Er legte den Gang ein. „Das Y. Ja klar. Ich glaube, ich hab dich auch schon mal gesehen.“ Da war sie schon, die erste Lüge. Er hatte das Mädchen noch nie in seinem Leben gesehen. Und doch war sie hier. Ein Geschenk ohne Schleifchen. Schweiß brach ihm auf der Stirn aus. War das ein Test? Oder handelte es sich um die beste aller Gelegenheiten?

Das Mädchen beschwerte sich über die Playlist auf seinem iPod. Warum hatte er keine coole, hippe Musik? Hatte er nicht wenigstens was von Ashanti oder Run DMC?

„Ich mag klassische Musik“, erwiderte er.

„Das ist lahm.“ Sie schmollte. Beinahe hätte er gelacht, dann fiel ihm auf, dass er seit sehr, sehr langer Zeit nicht mehr gelacht hatte. Das musste Schicksal sein. Dieses Mädchen, sein Geschenk, seine Puppe, hatte ihn zum Lächeln gebracht.

„Wie heißt du?“, fragte er.

„Kendra. Kendra Kelley. Und Sie?“

In dem Moment traf er eine Entscheidung, auch wenn ihm das erst viel später auffallen sollte. „Gavin Adler.“

„Gavin. Cooler Name. Hey, Sie haben gerade den Abzweig verpasst. Sie müssen dort entlangfahren.“

Er ignorierte sie. Weniger als zwei Meilen und er könnte sie bei sich zu Hause haben. Endlich nahm er sich einen Augenblick Zeit, um auf die Stimme in seinem Kopf zu hören. Das wäre nicht klug. Überhaupt nicht klug. Du hast nichts vorbereitet. Du weißt nichts über sie. Sie könnte vermisst gemeldet werden. Tu’s nicht.
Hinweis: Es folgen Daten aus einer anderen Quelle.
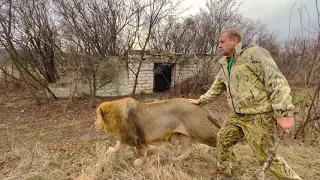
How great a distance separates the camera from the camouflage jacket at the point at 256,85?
3.29 metres

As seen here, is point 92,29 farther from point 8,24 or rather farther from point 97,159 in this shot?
point 97,159

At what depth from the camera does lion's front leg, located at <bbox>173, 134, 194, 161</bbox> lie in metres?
5.04

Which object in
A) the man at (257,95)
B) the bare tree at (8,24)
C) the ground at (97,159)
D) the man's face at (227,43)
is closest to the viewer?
the man at (257,95)

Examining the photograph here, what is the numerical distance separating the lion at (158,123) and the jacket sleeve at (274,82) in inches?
62.0

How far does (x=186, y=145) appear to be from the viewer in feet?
16.7

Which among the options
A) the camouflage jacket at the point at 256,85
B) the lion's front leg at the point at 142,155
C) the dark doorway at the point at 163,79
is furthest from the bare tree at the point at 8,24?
the camouflage jacket at the point at 256,85

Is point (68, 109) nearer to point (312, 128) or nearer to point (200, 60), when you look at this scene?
point (200, 60)

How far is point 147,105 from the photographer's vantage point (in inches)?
207

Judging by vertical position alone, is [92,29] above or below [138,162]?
above

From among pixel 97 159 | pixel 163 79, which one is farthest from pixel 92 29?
pixel 97 159

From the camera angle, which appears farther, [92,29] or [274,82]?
[92,29]

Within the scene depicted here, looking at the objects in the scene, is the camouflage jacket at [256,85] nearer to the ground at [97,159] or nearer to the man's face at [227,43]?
the man's face at [227,43]

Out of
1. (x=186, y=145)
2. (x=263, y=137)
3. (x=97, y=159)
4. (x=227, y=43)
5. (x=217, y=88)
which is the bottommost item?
(x=97, y=159)

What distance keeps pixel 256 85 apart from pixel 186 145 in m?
2.08
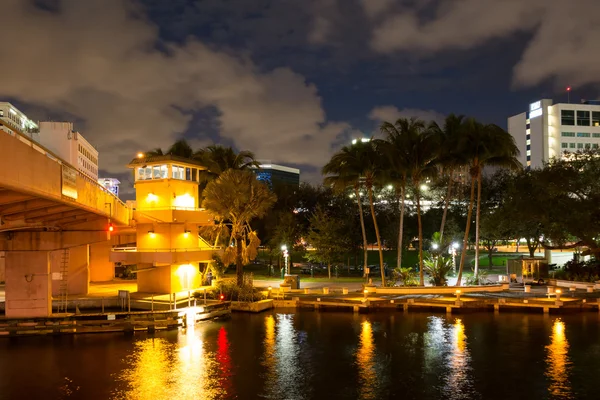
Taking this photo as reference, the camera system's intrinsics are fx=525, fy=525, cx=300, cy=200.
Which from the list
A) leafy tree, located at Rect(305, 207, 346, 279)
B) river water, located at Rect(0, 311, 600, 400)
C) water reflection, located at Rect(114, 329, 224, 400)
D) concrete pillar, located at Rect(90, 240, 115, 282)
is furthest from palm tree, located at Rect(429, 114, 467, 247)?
concrete pillar, located at Rect(90, 240, 115, 282)

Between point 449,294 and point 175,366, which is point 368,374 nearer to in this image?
point 175,366

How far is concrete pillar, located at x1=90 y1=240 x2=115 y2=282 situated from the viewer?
5641 centimetres

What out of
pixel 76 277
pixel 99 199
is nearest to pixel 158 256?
pixel 76 277

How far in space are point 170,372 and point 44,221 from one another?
13990 millimetres

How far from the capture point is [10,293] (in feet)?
111

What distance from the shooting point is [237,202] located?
42344 millimetres

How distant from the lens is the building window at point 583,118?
14438cm

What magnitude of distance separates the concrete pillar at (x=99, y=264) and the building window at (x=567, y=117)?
427 ft

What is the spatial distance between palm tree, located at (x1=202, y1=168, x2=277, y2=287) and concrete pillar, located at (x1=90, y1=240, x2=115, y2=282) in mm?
20128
Die Wut über die grobe Behandlung von Morte brannte auf seiner Haut. Er hatte es nicht absichtlich getan. Er hatte nicht gewusst, dass Tommaso identisch mit Morte war. Und dass Tommaso so war wie er selber. Er hörte Mortes, Tommasos Stimme in seinem Kopf, die Zeilen liefen wie über einen unsichtbaren Computermonitor.

Denk nicht einmal daran, Gavin. Sie ist ganz köstlich und wäre eine perfekte Puppe, aber du bist nicht vorbereitet. Keine Vorbereitung, keine Puppe. So sind die Regeln. Das weißt du.

Aber was, wenn ich Erfolg habe? Was, wenn sie nicht vermisst wird? Dann hätte ich die Chance meines Lebens verpasst.

Tu es nicht.

Aber ich bin einsam.

Gavin dachte an das Puppenhaus, das ganz allein und still im Dunkeln lag. Wartete. Verlassen. So einsam. Er war so gut darin, seine Berufung auszuüben. Er könnte sie verschwinden lassen. Er könnte eine neue Puppe haben. Sie bettelte ja förmlich darum. Dummes, dummes Mädchen.

„Gavin“, sang Kendra. „Sie fahren in die falsche Richtung.“

Sie lächelte ihn an, ihre Lippen waren voll, die Zähne gerade, die Perlen an den kleinen Zöpfen stießen klickend aneinander. Er dachte, er würde gleich platzen. Sie würde eine so zauberhafte Puppe abgeben! Er konnte schon sehen, wie das Schlüsselbein sich durch die Haut drückte; sie war so zierlich. Es würde sehr schnell gehen.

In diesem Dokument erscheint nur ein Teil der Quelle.